Joan Cather (1882–1967) was a suffragette, awarded a Hunger Strike Medal, 'For Valour' and a Holloway brooch for imprisonment in the cause of women's rights to vote, and also as protest refused to take part in the 1911 British Census.

== Life and Activism ==
Born Joan Waller in 1882, she married John Leonard Cather in 1908. Her husband was a former Royal Navy Lieutenant and on leaving the service became by 1911 Census, a Motor Body Builder.
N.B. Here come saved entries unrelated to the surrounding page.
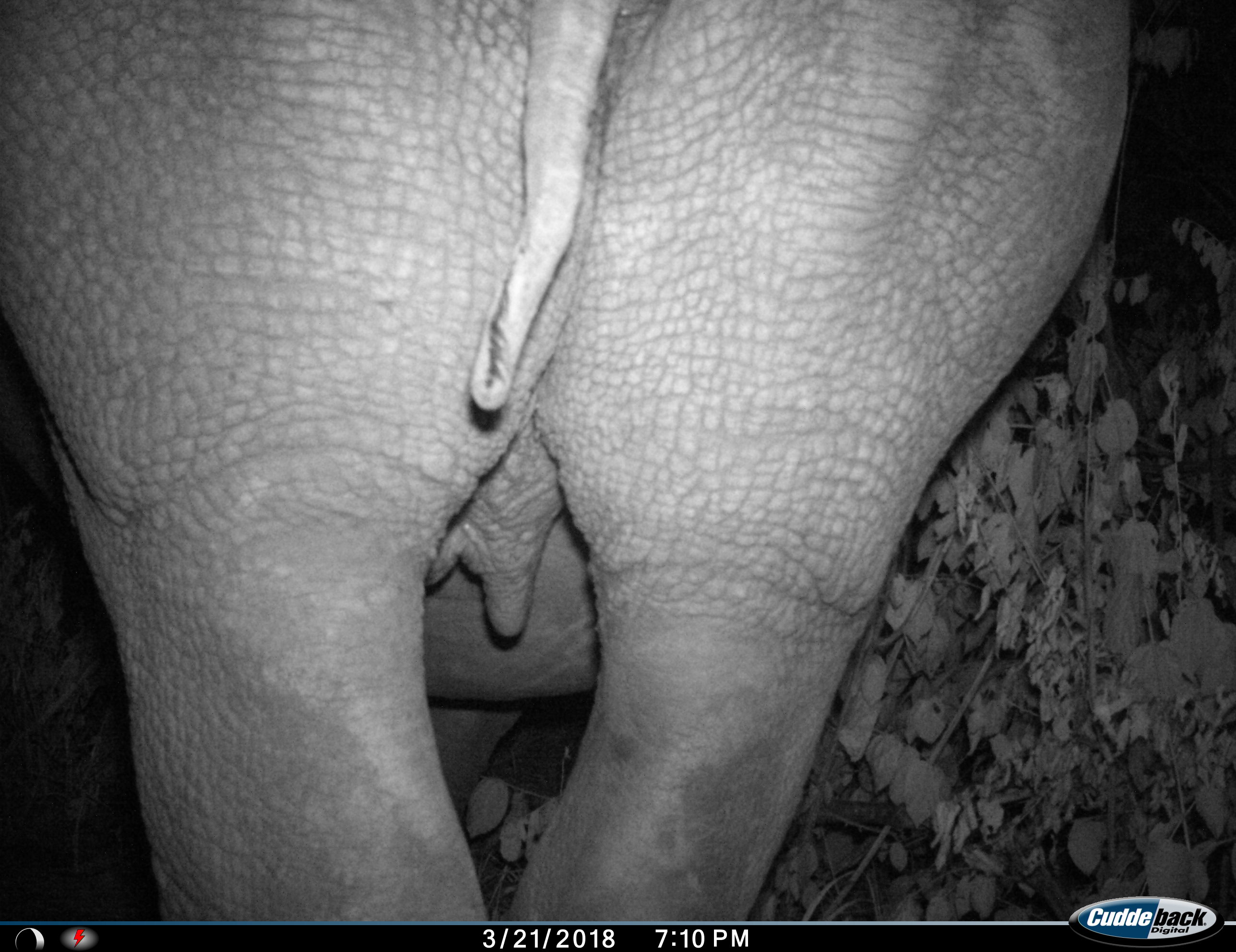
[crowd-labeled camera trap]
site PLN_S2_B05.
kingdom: Animalia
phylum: Chordata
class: Mammalia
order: Perissodactyla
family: Rhinocerotidae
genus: Ceratotherium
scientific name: Ceratotherium simum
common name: white rhinoceros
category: rhinoceroswhite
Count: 1.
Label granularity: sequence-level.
Cather was not recorded in the 1911 Census, along with other women participating in the suffragette census boycott, refusing to be "counted" if they had no right to vote. Her husband supported her position as he had annotated the census form that he had 'conscientious scruples' as head of household to note any 'female occupants' to avoid the census statistics being used by legislators for 'further vexatious legislation' against women 'in which they have no voice'. He went on to say he would provide the information if the Conciliation Committee Bill passed into law. The Registrar did however note two females as 'the probable number'.
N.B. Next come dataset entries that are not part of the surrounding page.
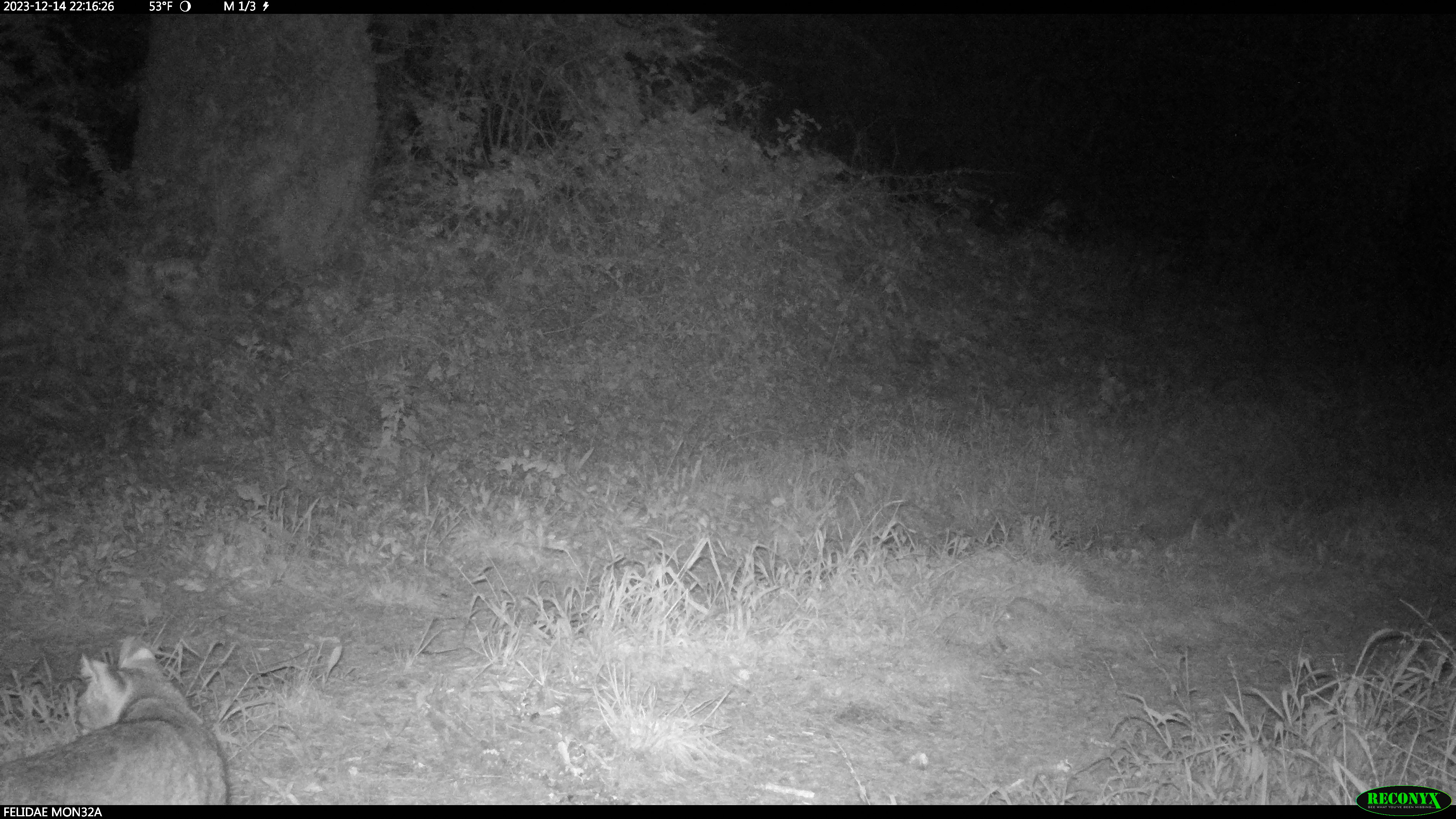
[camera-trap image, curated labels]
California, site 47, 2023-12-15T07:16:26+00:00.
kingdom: Animalia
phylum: Chordata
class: Mammalia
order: Carnivora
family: Felidae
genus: Lynx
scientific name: Lynx rufus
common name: bobcat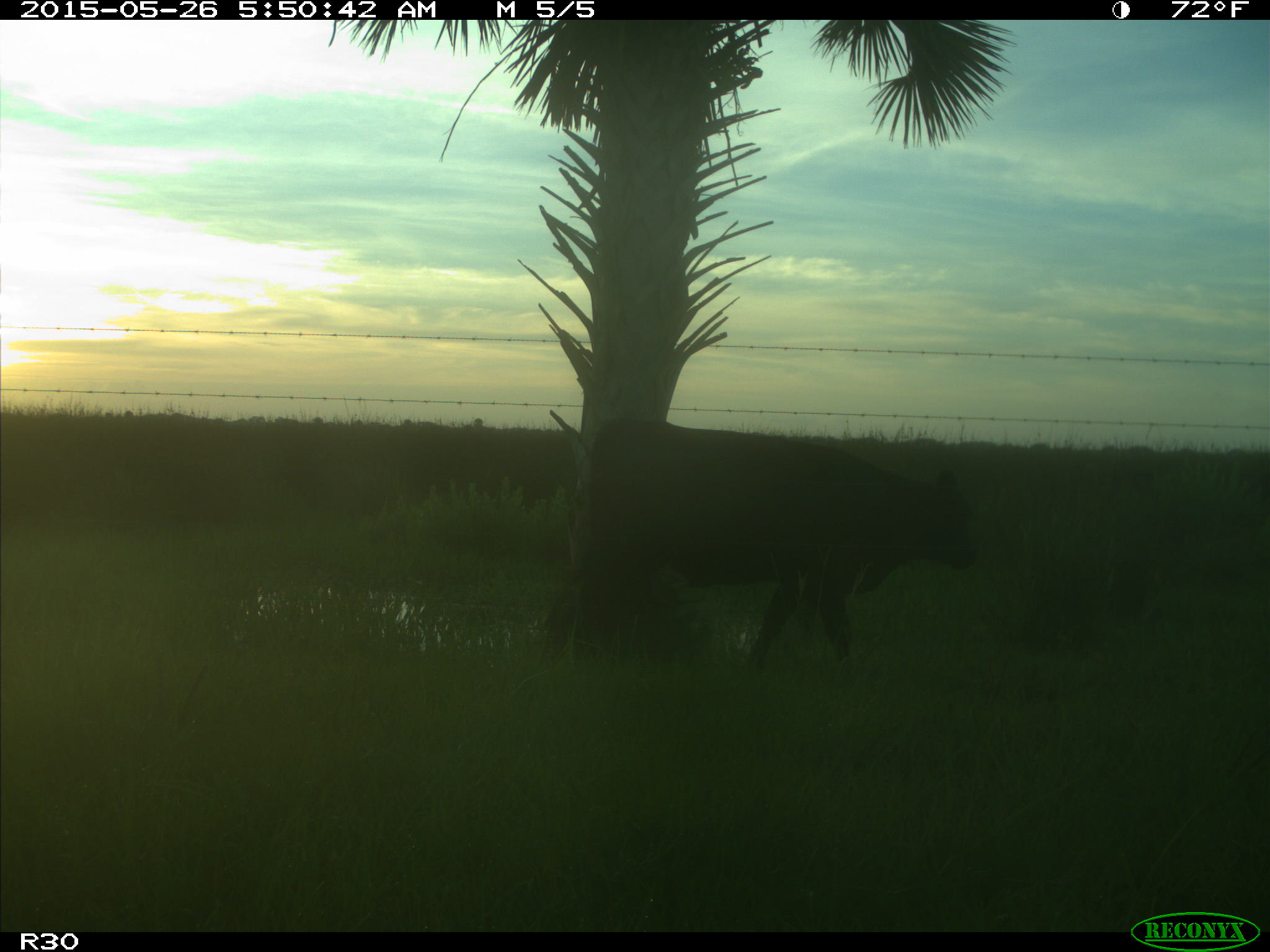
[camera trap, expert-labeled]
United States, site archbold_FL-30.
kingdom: Animalia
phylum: Chordata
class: Mammalia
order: Artiodactyla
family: Bovidae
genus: Bos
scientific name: Bos taurus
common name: domestic cow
Bos taurus (domestic cow).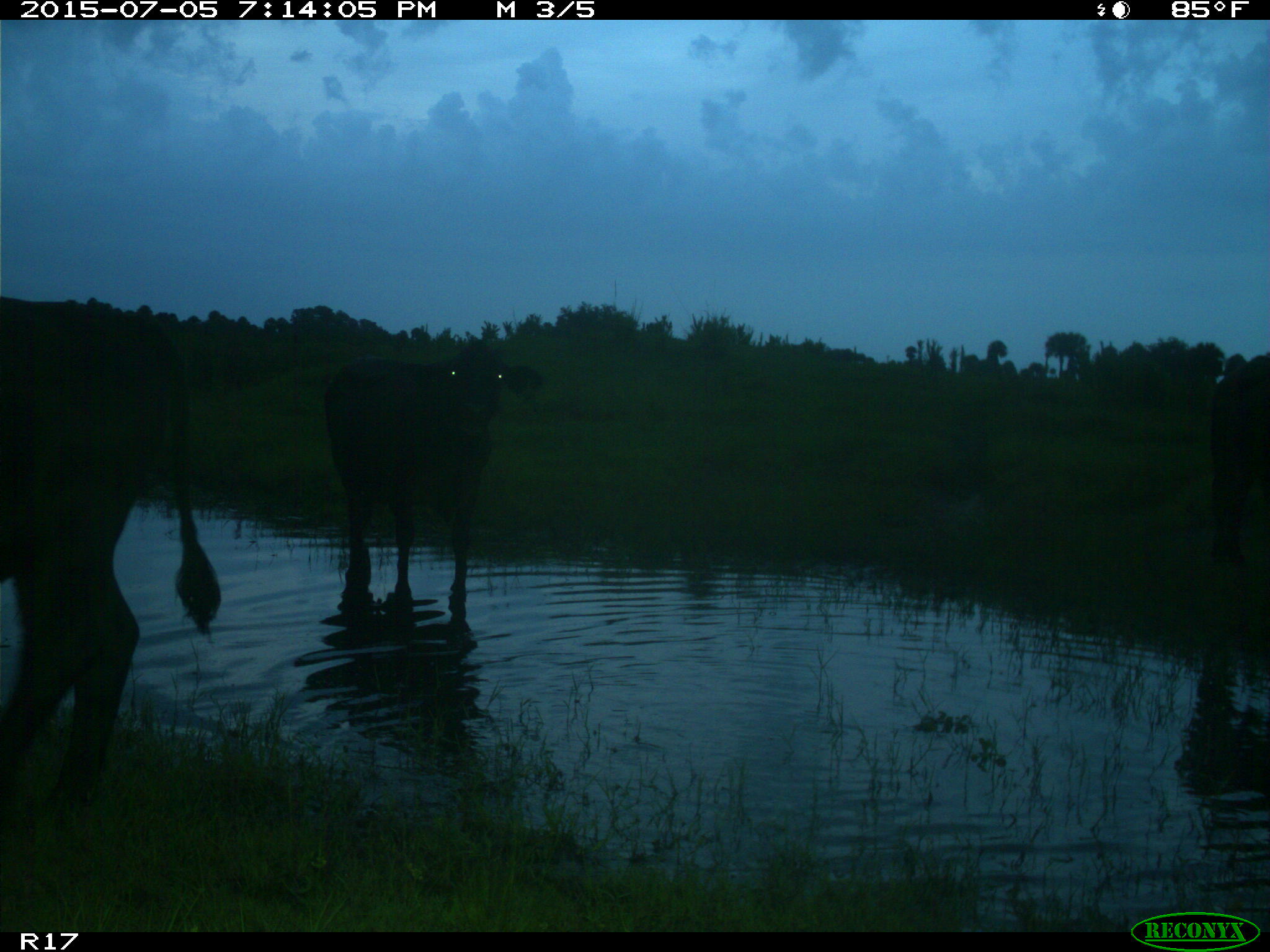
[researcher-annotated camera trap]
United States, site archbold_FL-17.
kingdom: Animalia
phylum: Chordata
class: Mammalia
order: Artiodactyla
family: Bovidae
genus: Bos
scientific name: Bos taurus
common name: domestic cow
Bos taurus (domestic cow).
Lt. Cather also joined in 1912 the Men's League for Women's Suffrage and was honorary secretary, and also was by 1914, chairman of the Finance Committee of the Church League for Women's Suffrage, where Joan Cather was the honorary propaganda secretary. This organisation aimed to "Secure the Vote in Church and State as it is, or may be granted to men." It was over a century later that females were permitted to be ordained as bishops within the Church of England. The Church League in 1914 allowed individuals to participate in other movements for the cause of women's equality but their own organisation's 'only methods.. are those of Prayer and Education".
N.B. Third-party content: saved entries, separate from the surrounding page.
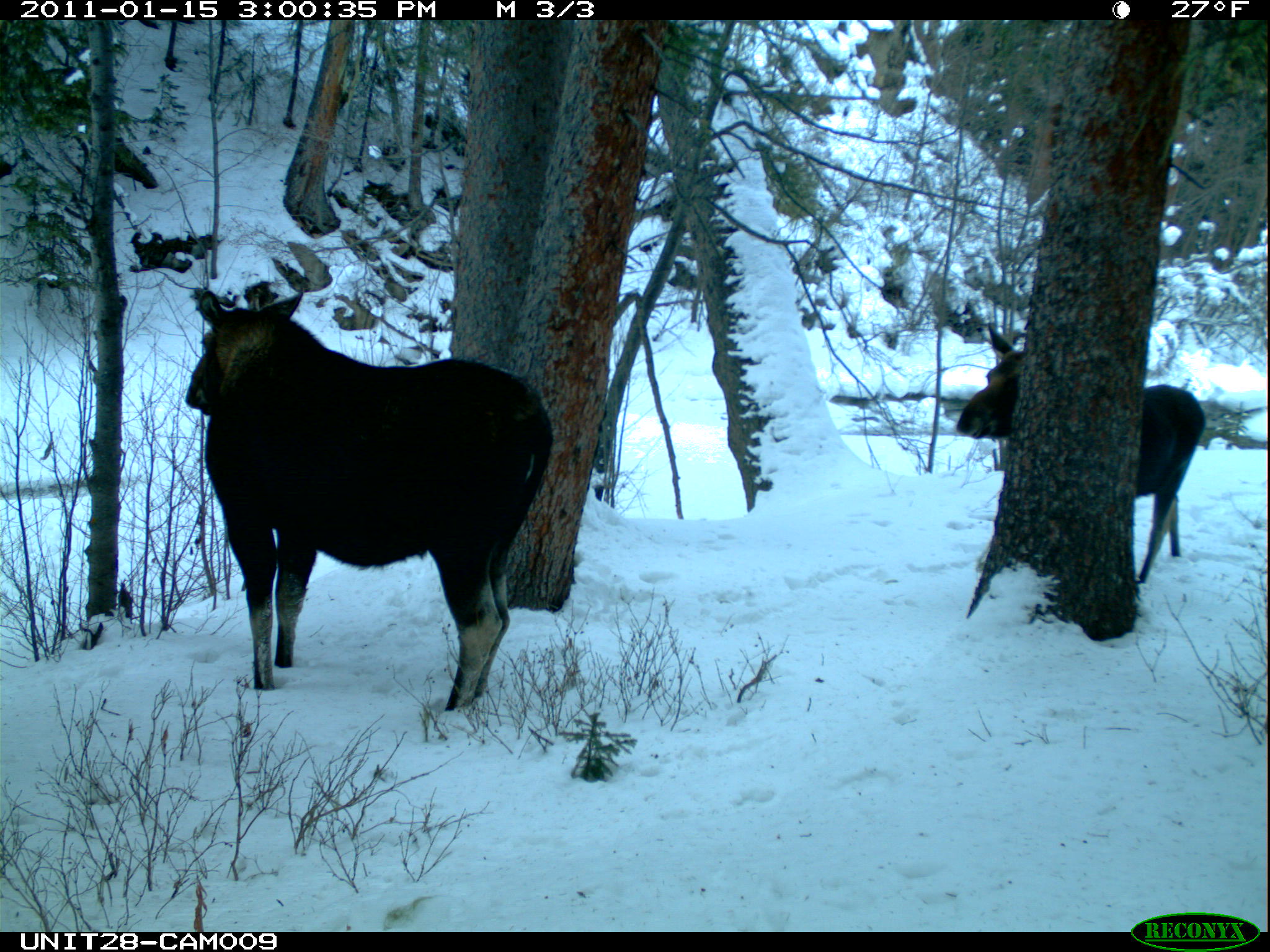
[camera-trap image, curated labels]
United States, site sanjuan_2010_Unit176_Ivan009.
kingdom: Animalia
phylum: Chordata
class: Mammalia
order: Artiodactyla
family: Cervidae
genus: Alces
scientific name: Alces alces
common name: moose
Alces alces (moose).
== Imprisonment and recognition ==
Cather was awarded a Women's Social and Political Union (WSPU) Hunger Strike Medal for her imprisonment on 4 March 1912, a date when many women were arrested for a militant campaign of window-breaking. She used the alias Josephine Carter when arrested. The citation engraved on the bar is 'For Valour' and the inscription says"PRESENTED TO JOAN CATHER BY THE WOMEN'S SOCIAL AND POLITICAL UNION IN RECOGNITION OF A GALLANT ACTION, WHEREBY THROUGH ENDURANCE TO THE LAST EXTREMITY OF HUNGER AND HARDSHIP A GREAT PRINCIPLE OF POLITICAL JUSTICE WAS VINDICATED."The medal ribbons were in the WSPU colours of green white and purple. Cather's medal is held in the collection of the British Museum.

Cather was also given a Holloway brooch also by the Women's Social and Political Union in recognition of her suffering for the cause.